■ Extrait du document:
Et aujourd'hui, alors que les meurs ont changé et que ce genre de relation dont parle l'Incrédule s'avoue sans pudeur (ou presque) et se vit couramment, je ne me le permet toujours pas. La dernière année avec Lolita en est une preuve flagrante. Je ne me le permet pas, pour des raisons tout aussi stupides qu'auparavant: la peur d'être jugé défavorablement, la peur de passer pour un de ces "bonhommes" en pleine crise de la quarantaine, allergique à l'engagement, que toutes les femmes détestent. Du moins, c'est ce que je crois, c'est ainsi que mon inconscient est programmé. Et plus je vieillis, plus ça empire. Quand j'aurai cinquante ans, je ne serai plus jugé simplement comme un homme en crise de la quarantaine, mais plutôt comme un "vieux vicieux".

Pas surprenant que j'aie une peur morbide du passage du temps. Pour moi, il ne règle rien, il ne fait qu'aggraver les choses.

■ Matériel fourni:
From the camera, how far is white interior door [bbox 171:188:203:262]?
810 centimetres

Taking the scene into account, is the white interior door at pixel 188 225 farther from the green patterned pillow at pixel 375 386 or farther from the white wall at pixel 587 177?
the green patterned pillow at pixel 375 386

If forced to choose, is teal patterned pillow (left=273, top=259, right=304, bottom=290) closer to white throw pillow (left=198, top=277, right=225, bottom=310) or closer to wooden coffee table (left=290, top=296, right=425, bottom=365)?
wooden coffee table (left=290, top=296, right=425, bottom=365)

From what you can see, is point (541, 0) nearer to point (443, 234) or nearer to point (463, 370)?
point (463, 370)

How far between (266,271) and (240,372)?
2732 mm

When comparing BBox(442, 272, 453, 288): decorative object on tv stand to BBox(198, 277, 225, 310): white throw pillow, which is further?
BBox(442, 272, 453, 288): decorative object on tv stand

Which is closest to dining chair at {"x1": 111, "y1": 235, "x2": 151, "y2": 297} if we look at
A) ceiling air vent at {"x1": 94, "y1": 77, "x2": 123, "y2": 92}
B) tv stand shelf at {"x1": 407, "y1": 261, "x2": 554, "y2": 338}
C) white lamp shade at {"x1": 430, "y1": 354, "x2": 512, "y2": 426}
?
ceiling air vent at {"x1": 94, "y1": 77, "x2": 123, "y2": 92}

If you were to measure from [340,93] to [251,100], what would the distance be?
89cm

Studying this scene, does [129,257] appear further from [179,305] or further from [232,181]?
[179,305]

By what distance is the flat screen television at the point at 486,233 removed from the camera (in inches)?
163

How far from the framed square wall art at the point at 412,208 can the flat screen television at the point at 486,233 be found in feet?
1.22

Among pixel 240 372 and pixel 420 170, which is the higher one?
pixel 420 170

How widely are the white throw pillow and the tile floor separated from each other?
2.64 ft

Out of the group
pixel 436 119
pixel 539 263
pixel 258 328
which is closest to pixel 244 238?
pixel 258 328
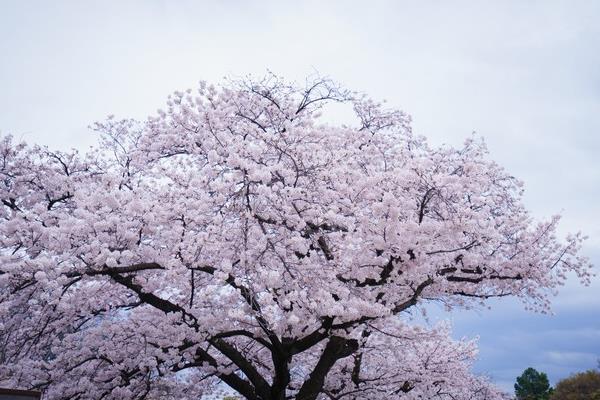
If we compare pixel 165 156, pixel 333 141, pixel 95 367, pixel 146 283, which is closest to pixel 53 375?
pixel 95 367

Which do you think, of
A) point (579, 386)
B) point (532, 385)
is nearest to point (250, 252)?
point (579, 386)

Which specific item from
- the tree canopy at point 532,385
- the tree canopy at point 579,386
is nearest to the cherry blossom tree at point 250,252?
the tree canopy at point 579,386

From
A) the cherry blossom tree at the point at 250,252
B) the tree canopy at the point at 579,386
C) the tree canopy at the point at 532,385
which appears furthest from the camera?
the tree canopy at the point at 532,385

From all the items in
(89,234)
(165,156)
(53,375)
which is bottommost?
(53,375)

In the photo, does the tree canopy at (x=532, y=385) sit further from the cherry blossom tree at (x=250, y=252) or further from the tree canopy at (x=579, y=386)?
the cherry blossom tree at (x=250, y=252)

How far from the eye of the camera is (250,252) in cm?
857

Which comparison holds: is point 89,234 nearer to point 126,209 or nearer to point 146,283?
point 126,209

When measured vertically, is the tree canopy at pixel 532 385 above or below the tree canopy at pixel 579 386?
above

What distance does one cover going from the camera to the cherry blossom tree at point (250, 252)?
28.7 ft

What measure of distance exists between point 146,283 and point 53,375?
11.8 feet

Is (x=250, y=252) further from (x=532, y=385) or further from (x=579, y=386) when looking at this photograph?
(x=532, y=385)

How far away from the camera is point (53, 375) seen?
11391 millimetres

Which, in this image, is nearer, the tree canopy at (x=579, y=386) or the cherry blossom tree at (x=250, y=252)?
the cherry blossom tree at (x=250, y=252)

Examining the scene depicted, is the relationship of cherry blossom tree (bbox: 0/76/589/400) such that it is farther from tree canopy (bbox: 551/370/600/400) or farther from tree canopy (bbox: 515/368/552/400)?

■ Tâche demandée 1: Repérez dans les enregistrements chaque ligne qui contient la chaîne « table » et recopiez-la, en tenant compte de la casse.
■ Tâche demandée 2: Poursuivez l'extrait sur la peur de vieillir à partir de sa dernière phrase.
Les enregistrements n'ont aucun lien avec l'extrait sur la peur de vieillir.

■ Résultat de l'exercice 1:
If forced to choose, is teal patterned pillow (left=273, top=259, right=304, bottom=290) closer to white throw pillow (left=198, top=277, right=225, bottom=310) or closer to wooden coffee table (left=290, top=296, right=425, bottom=365)?
wooden coffee table (left=290, top=296, right=425, bottom=365)

■ Résultat de l'exercice 2:
Alors il n'y a pas bien bien des solutions qui s'offrent à moi. Je dois briser d'une manière ou d'une autre ce statu-quo qui dure depuis la moitié de ma vie.

Ou bien je me permet une fois pour toute d'être ce que je suis, de vivre le genre de relations que j'ai envie de vivre depuis vingt ans, de sortir ça de mon système une fois pour toute pour enfin pouvoir passer à autre chose, ...

Ou bien je comprend le vrai sens du mot "renoncement" et je fais mon deuil une fois pour toute des désirs que je réprime depuis vingt ans, pour justement pouvoir passer entièrement, sans ambiguïté et de tout mon être, à l'étape suivante, celle de rechercher l'engagement dans une relation stable et à long terme.

Quel que soit le chemin que je choisisse, je dois me décider une bonne fois pour toute.

Et pas dans dix ans.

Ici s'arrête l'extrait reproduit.